Soil tilth was affected. Plots with no grounds drained slowly when watered. Plots with 2” of grounds showed a crumbly soil structure with medium sized aggregates, good drainage and good retention of water. Plots with 4” of grounds showed crumbly soil structure with larger aggregates, fast drainage, and good water retention.

Some residual non-decomposed grounds were still observed in June 2009 in the soil in all plots.

Yields from Extension plot (3'X3' plot)
  First harvest August 18 Second harvest August 31 Total
No grounds 1 lb 12 oz 10 oz 2 lb 6 oz
2 '' of grounds 8 oz 8 oz 1 lb
4 '' of grounds 12 oz 4 oz 1 lb
Yields from Private M plot (3'X3' plot)
  Single harvest 9/1/09 Total
No grounds 3.1 oz 3.1 oz
2 '' of grounds 7.5 oz 7.5 oz
4 '' of grounds 3.55 oz 3.55 oz

No results were available from Private H plot. 

Conclusions

From the observations of each plot June 2009 to September 2009, non-composted coffee grounds did appear to affect the growth rate and productivity of bush beans. Greater amounts of coffee grounds incorporated into the soil did appear to have a more adverse effect on the growth and productivity of plants than smaller amounts.

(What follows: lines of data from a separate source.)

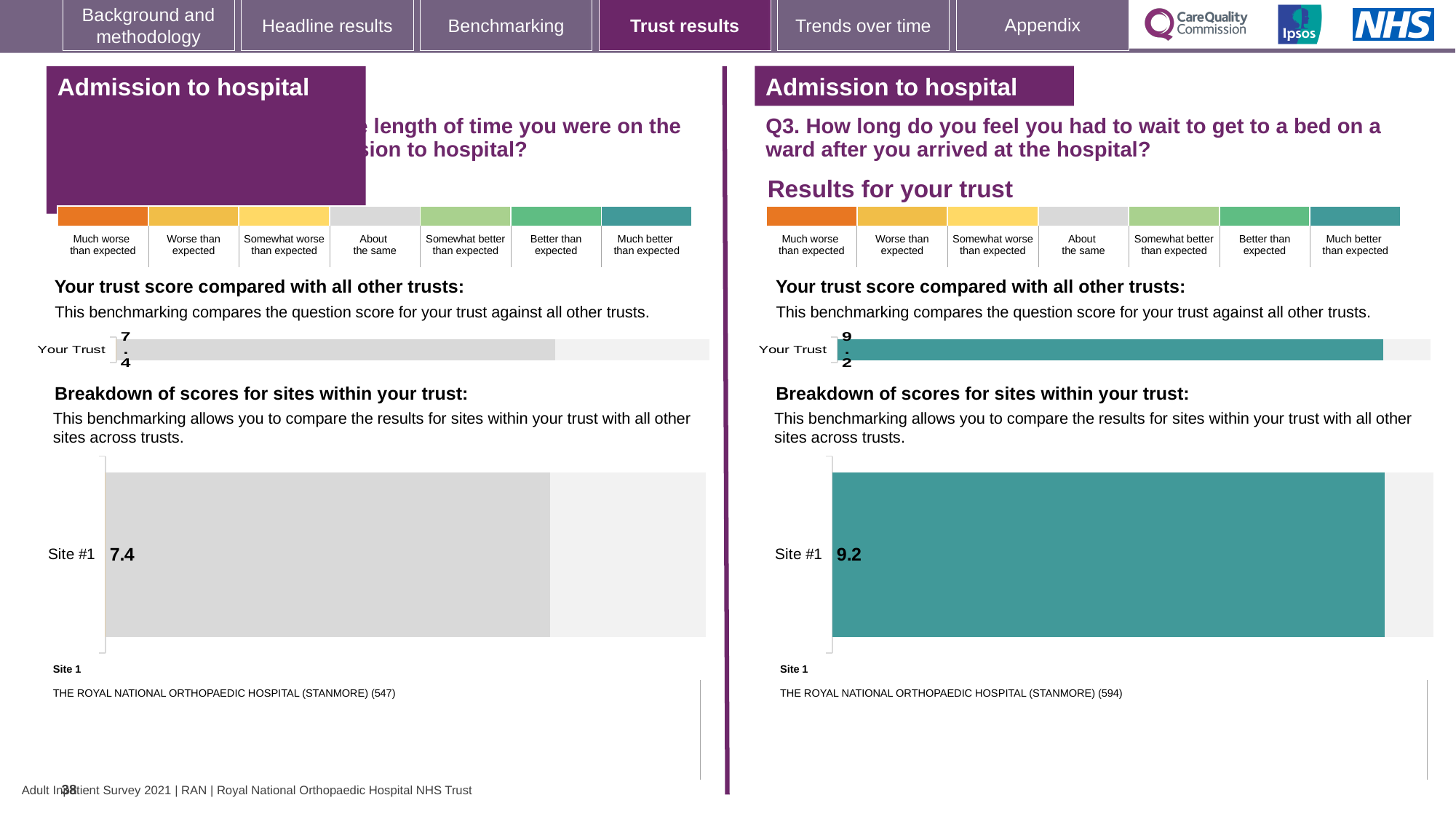
How many sites are plotted in the right-hand (Q3) 'Breakdown of scores for sites within your trust' chart? 1 On the left half of the slide, what is the score shown for Your Trust in the 'Your trust score compared with all other trusts' chart? 7.4 On the right half of the slide (Q3), what is the score shown for Your Trust in the 'Your trust score compared with all other trusts' chart? 9.2 Is the Site #1 score in the left-hand breakdown chart equal to the Your Trust score in the left-hand trust chart? Yes Which is larger: the Site #1 score in the left-hand breakdown chart or the Site #1 score in the right-hand (Q3) breakdown chart? The right-hand (Q3) Site #1 score What colour is the Site #1 bar in the right-hand (Q3) breakdown chart? Teal On the right half of the slide (Q3), what score is shown for Site #1 in the 'Breakdown of scores for sites within your trust' chart? 9.2 What kind of chart is used to show the Site #1 score in the right-hand (Q3) 'Breakdown of scores for sites within your trust' section? Bar chart Which site name is listed under Site 1 for the right-hand (Q3) breakdown chart? THE ROYAL NATIONAL ORTHOPAEDIC HOSPITAL (STANMORE) (594) How many sites are plotted in the left-hand 'Breakdown of scores for sites within your trust' chart? 1 What is the difference between the Your Trust score on the right half of the slide (Q3) and the Your Trust score on the left half of the slide? 1.8 On the left half of the slide, what score is shown for Site #1 in the 'Breakdown of scores for sites within your trust' chart? 7.4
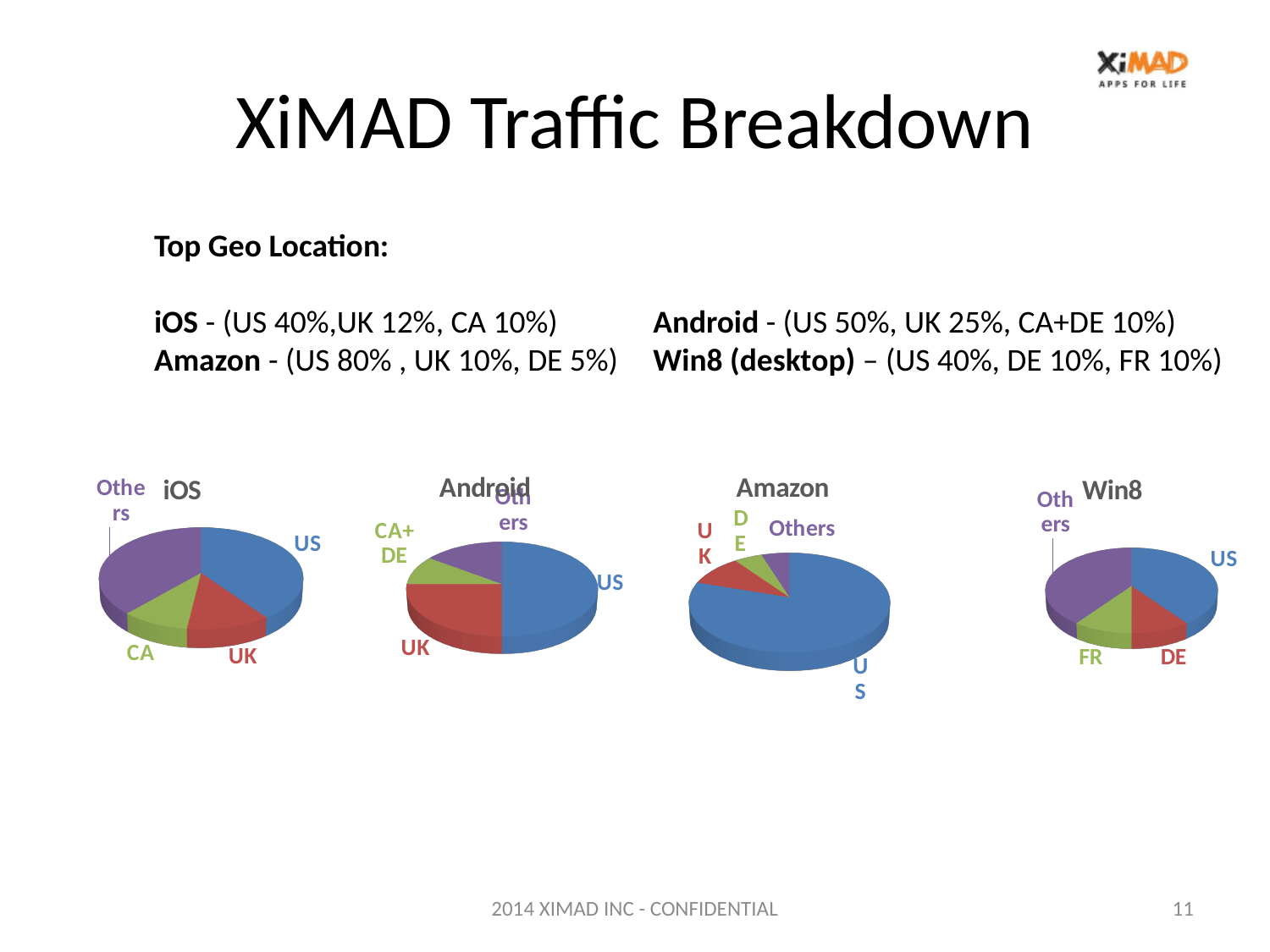
How many slices does the iOS pie chart have? 4 In the Amazon chart, what share of traffic is US? 80% In the Android chart, which slice is larger, UK or CA+DE? UK In the Amazon chart, which labelled country slice is the smallest? DE How many slices does the Win8 pie chart have? 4 In the Android chart, what share of traffic is US? 50% What kind of chart is the iOS chart? pie chart In the Win8 chart, what share of traffic is FR? 10% In the Amazon chart, which slice is the largest? US In the iOS chart, what is the difference between the US share and the UK share? 28% How many pie charts are shown on the slide? 4 In the Android chart, what is the difference between the US share and the UK share? 25%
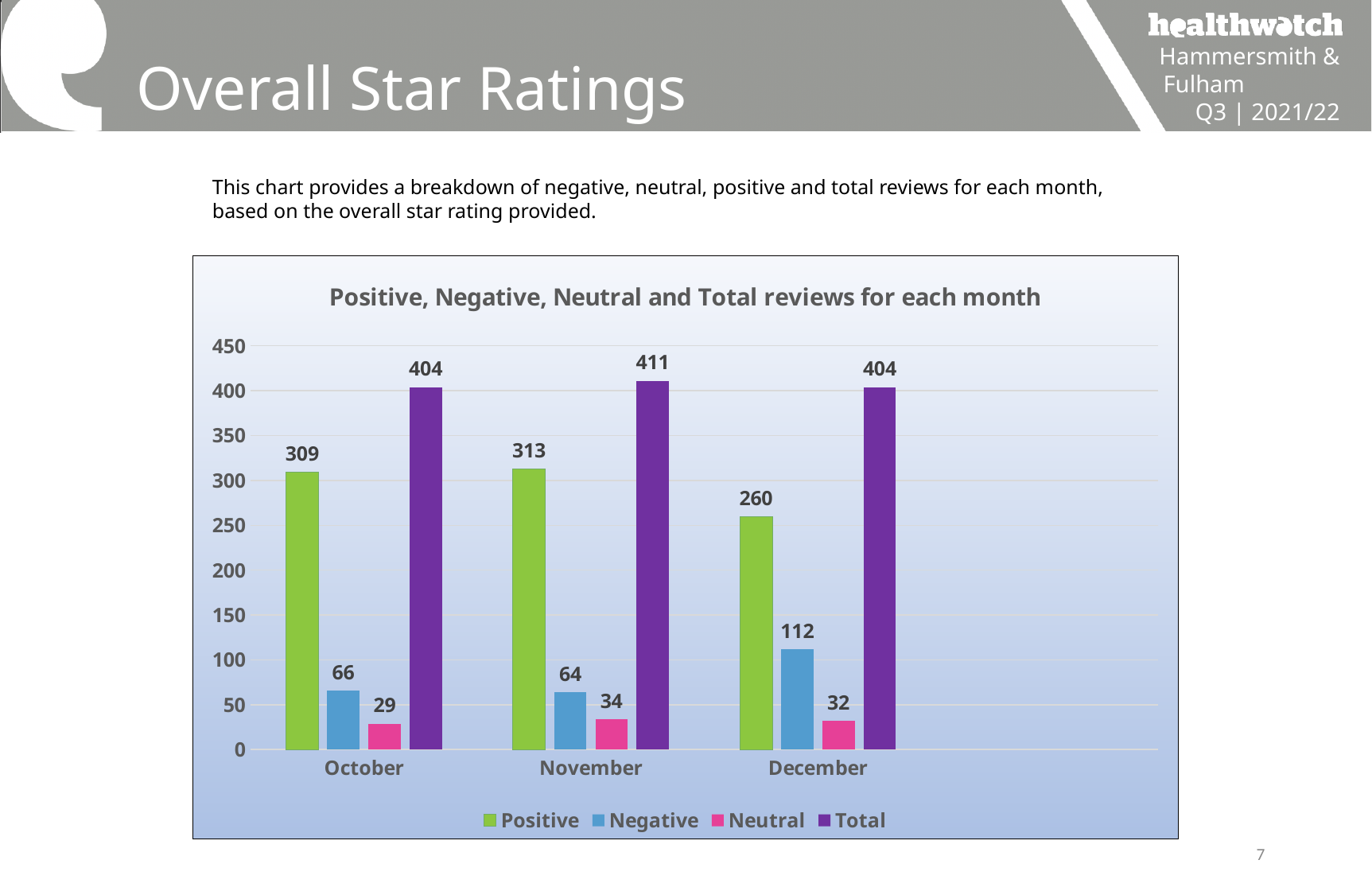
What is the number of Negative reviews in December? 112 How many series does the legend list? 4 What is the difference between Positive reviews in November and December? 53 Which month has the highest number of Positive reviews? November What is the title of the chart? Positive, Negative, Neutral and Total reviews for each month Which month has the lowest number of Neutral reviews? October What is the number of Neutral reviews in November? 34 Which is larger, the number of Negative reviews in October or in December? December What is the Total number of reviews in November? 411 How many months are shown on the x axis? 3 What kind of chart is shown on the slide? Bar chart What is the number of Positive reviews in October? 309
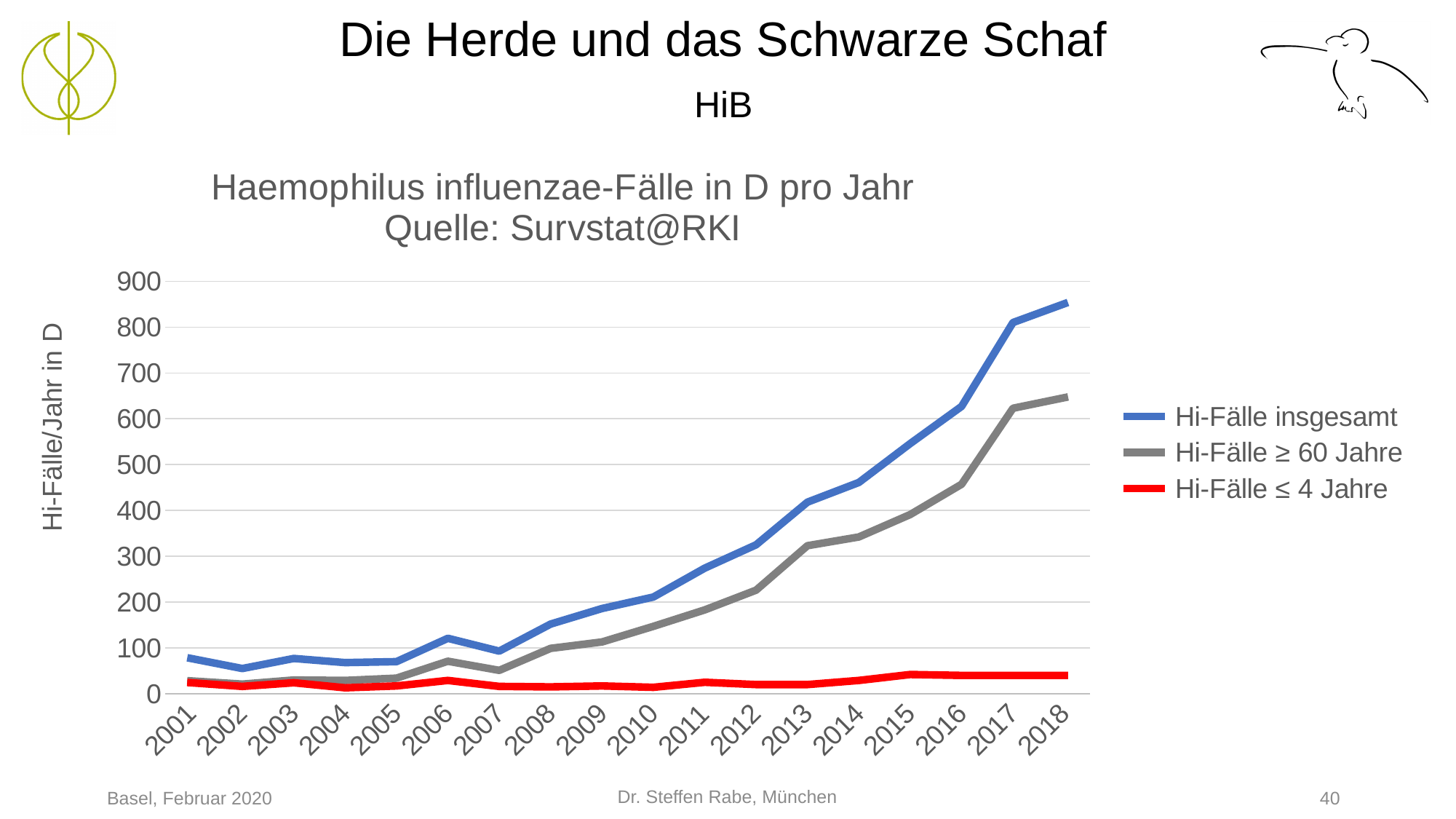
Is the value for Hi-Fälle ≥ 60 Jahre in 2017 greater or less than 600? greater Is the value for Hi-Fälle ≤ 4 Jahre in 2018 greater or less than 100? less Do the values for Hi-Fälle insgesamt rise or fall from 2001 to 2018? rise How many series does the legend list? 3 In 2018, which is larger: Hi-Fälle insgesamt or Hi-Fälle ≥ 60 Jahre? Hi-Fälle insgesamt Is the value for Hi-Fälle insgesamt in 2010 greater or less than 300? less Which series has the lowest value in 2018? Hi-Fälle ≤ 4 Jahre How many years are plotted along the x axis? 18 In which year is the value for Hi-Fälle insgesamt highest? 2018 What is the label of the y axis? Hi-Fälle/Jahr in D What kind of chart is shown on the slide? line chart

Six months did not appear to be sufficient time to fully decompose the grounds in the soil. Based on our observations we would recommend that when coffee grounds are added to soil it may take up to a year before full decomposition takes place. We would encourage coffee grounds be added to compost piles and be fully decomposed before adding to soil as a soil amendment.

*This trial was an observational trial only. Further controlled studies need to be done to determine the value and appropriate amount of coffee grounds used as a soil amendment and nutritional source for growing plants.